#### DATA SUPPLIED ####

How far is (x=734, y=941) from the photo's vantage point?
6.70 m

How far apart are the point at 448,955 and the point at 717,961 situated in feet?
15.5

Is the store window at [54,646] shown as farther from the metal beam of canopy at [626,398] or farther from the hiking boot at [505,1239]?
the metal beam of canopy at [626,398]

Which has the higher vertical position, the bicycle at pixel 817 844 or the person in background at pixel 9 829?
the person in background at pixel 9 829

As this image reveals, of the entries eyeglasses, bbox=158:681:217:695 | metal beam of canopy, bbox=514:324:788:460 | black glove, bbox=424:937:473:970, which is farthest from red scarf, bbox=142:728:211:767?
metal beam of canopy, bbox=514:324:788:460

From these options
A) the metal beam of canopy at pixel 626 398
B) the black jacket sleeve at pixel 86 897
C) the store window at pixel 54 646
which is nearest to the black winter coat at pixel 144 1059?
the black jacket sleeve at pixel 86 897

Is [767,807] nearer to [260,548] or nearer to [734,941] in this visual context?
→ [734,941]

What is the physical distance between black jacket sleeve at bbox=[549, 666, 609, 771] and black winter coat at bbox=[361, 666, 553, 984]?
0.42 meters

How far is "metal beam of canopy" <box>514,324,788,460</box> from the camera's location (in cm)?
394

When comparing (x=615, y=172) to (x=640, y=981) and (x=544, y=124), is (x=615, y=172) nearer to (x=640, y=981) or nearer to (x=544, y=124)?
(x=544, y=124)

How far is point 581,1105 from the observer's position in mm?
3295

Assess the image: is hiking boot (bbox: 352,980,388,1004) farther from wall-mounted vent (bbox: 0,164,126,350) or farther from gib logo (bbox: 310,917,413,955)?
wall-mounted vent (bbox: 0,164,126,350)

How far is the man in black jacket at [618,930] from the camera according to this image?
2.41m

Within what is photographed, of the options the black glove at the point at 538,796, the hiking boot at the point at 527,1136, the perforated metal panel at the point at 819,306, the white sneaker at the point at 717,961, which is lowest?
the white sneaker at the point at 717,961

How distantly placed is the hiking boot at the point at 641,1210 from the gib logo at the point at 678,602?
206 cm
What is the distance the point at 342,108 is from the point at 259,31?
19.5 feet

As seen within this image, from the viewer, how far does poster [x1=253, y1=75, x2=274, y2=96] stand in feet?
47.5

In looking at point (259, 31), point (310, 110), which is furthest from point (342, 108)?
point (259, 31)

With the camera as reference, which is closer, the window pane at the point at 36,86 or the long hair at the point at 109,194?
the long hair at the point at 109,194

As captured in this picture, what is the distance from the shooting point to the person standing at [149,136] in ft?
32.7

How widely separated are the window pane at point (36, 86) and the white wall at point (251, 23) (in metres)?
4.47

####

Reproduce all the records above, swapping every occurrence of "hiking boot" for "walking shoe" and keeping everything else the same.

How far is (x=734, y=941) from the photo's vantage point?
6.70 m

How far apart are the point at 448,955 and the point at 717,961 situated in feet?
15.5

Is the store window at [54,646] shown as farther from the metal beam of canopy at [626,398] or farther from the walking shoe at [505,1239]?
the metal beam of canopy at [626,398]

Which has the higher vertical position, the bicycle at pixel 817 844 or the person in background at pixel 9 829?
the person in background at pixel 9 829

As this image reveals, of the entries eyeglasses, bbox=158:681:217:695 | metal beam of canopy, bbox=514:324:788:460 | black glove, bbox=424:937:473:970, which is farthest from red scarf, bbox=142:728:211:767?
metal beam of canopy, bbox=514:324:788:460

From these options
A) the metal beam of canopy at pixel 626 398
B) the black jacket sleeve at pixel 86 897
C) the store window at pixel 54 646
which is nearest to the black winter coat at pixel 144 1059?
the black jacket sleeve at pixel 86 897

Is [767,807] nearer to [260,548] or nearer to [734,941] in this visual context?
→ [734,941]

What is the physical distance between black jacket sleeve at bbox=[549, 666, 609, 771] and black winter coat at bbox=[361, 666, 553, 984]?
0.42 meters

How far is "metal beam of canopy" <box>514,324,788,460</box> from the camera's location (in cm)?
394

When comparing (x=615, y=172) to (x=640, y=981) and (x=544, y=124), is (x=615, y=172) nearer to (x=640, y=981) or nearer to (x=544, y=124)?
(x=544, y=124)

How far is point 581,1105 from the observer's position in mm?
3295

Assess the image: is walking shoe (bbox: 352,980,388,1004) farther from wall-mounted vent (bbox: 0,164,126,350) or farther from gib logo (bbox: 310,917,413,955)?
wall-mounted vent (bbox: 0,164,126,350)

How far is the man in black jacket at [618,930] from the camera according to this image?
2.41m

Within what is photographed, of the options the black glove at the point at 538,796, the walking shoe at the point at 527,1136, the perforated metal panel at the point at 819,306, the white sneaker at the point at 717,961, which is lowest?
the white sneaker at the point at 717,961

How distantly placed is the walking shoe at the point at 641,1210 from the gib logo at the point at 678,602?
206 cm
What is the distance the point at 342,108 is from the point at 259,31?
19.5 feet

As seen within this image, from the viewer, how far does poster [x1=253, y1=75, x2=274, y2=96] stand in feet?
47.5

In looking at point (259, 31), point (310, 110), which is furthest from point (342, 108)?
point (259, 31)

With the camera as reference, which is closer, the window pane at the point at 36,86 or the long hair at the point at 109,194?
the long hair at the point at 109,194

As captured in this picture, what is the distance from the shooting point to the person standing at [149,136] in ft?
32.7

How widely separated are the window pane at point (36, 86) and the white wall at point (251, 23) (in metres)?
4.47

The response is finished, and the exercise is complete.